* EXTRAIT DU TEXTE:
---
Appartenant à une humanité fondamentalement « en ballotage » et à aucun peuple élu que ce soit,  je « crois »en une laïcité qui unit et, en aucun cas qui divise ni qui sépare.

Je crains que chaque mot ne doive être expliqué. C’est d’Albert Memmi, écrivain tunisien juif, que je tiens cette belle déclaration le concernant : « Peuple élu, peuple élu… Disons : en ballotage ». Je la reprends à mon compte  et au compte de quelques dizaines (centaines ?) de millions d’entre nous, probablement majoritaires dans nos pays occidentaux, mais trop tolérants pour être jamais violents ni représenter une force qu’il faille craindre. Je suis agnostique et pour le moins sans appartenance religieuse. Agnostique, c’est quoi, c’est qui ? Ce sont tant d’entre nous, peut-être au fond pas fondamentalement courageux mais plutôt honnêtes , qui savent surtout qu’ils ne savent pas. J’en fais partie.

Ce qui ne veut pas dire que je ne sais rien. Deux ou trois trucs quand même. Que la laïcité a pour essence la volonté d’offrir un terreau unique et fructueux à ceux qui croient au ciel (ou à ses environs) et à ceux qui n’y croient pas. Jaurès était de ses initiateurs. De plus obscurs aussi qui avaient fait l’expérience à l’époque de la loi de séparation des Eglises et de l’Etat, de la ségrégation voire de la violence, de ces deux, croyants, incroyants, ne serait-ce que pour occuper au début du siècle dernier un poste d’instituteur dans des terres comme la Vendée.
---
* CONSIGNE DONNÉE A:
Transcrivez l'extrait sur la laïcité en commençant à « Appartenant à une » et en terminant à « ni qui sépare. ».
* CONSIGNE DONNÉE B:
Relevez tous les passages que l'extrait sur la laïcité place entre guillemets.
Appuyez-vous uniquement sur l'extrait pour répondre.

* ITEMS EXTRAITS:
---
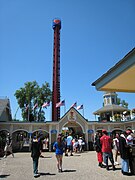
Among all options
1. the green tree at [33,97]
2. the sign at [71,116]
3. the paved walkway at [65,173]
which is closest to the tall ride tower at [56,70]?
the green tree at [33,97]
---
* RÉPONSE A:
Appartenant à une humanité fondamentalement « en ballotage » et à aucun peuple élu que ce soit,  je « crois »en une laïcité qui unit et, en aucun cas qui divise ni qui sépare.

* RÉPONSE B:
- « en ballotage »
- « crois »
- « Peuple élu, peuple élu… Disons : en ballotage »